As it turns out, Genevieve is tough as taps and with some help from Nasook she survives the winter, during which time she realizes she is … well, remember the ‘relationship’.
Halt the horses! I apologize. I’m revealing too much plot and – p’raps – making light of a serious story. But I’m whistling past the graveyard, so to speak.
Genevieve’s life is harsh, filled with horrors, hauntings – that Elizabeth woman?! – and tragedy, and not to be belittled.
So, change of pace.
When I was a callow bay boy – Grade 4 again? – I must’ve drawn the map of Newfoundland a hundred times. Its shape became so ingrained that eventually I could sketch it off freehand – and label all the bays and capes – without looking at a picture.
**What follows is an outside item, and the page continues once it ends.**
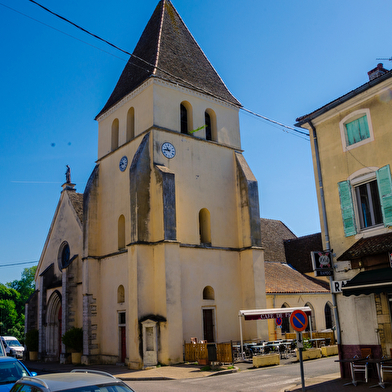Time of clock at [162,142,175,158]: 10:45
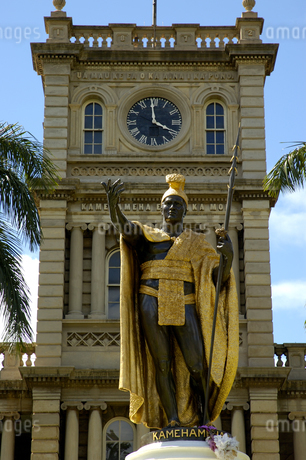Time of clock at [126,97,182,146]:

Not once though did I imagine the island’s birth and shape as Nellie Strowbridge does: “…a giant mammal rising up through huge sheets of ice in an Atlantic sea, settling its body on a grand shelf, a long neck reaching up from its large body lying on its bum, (Love that image! On its bum!) feet licked by the sea’s salty tongue.”
That’s a fine description, idden it b’ys?
If you Google ‘free range babies’ countless websites offer all sorts of information, but none mention the minor mishaps that might happen to a true free range baby as seen in Maiden from the Sea.
Genevieve changes her baby’s – frig, I’m revealing too much again! – poopy, double-T butt. The baby starts to wail: “Genevieve discovered a welt on her skin, likely from the sting of a stout in the wad of grass she had used to wipe her.”
The sting of a stout!
There are comforts for free range babies though: “Genevieve had given her a pierced skin tit fill with spring partridgeberries to suck.”
Fancy that! A patch-a-berry dumb tit! Top that Mr. Gerber!
Thank you for reading.
Nellie, forgive me for being silly. I enjoyed your novel, especially the genetic memory notion.
Harold Walters writes from Dunville, Placentia Bay.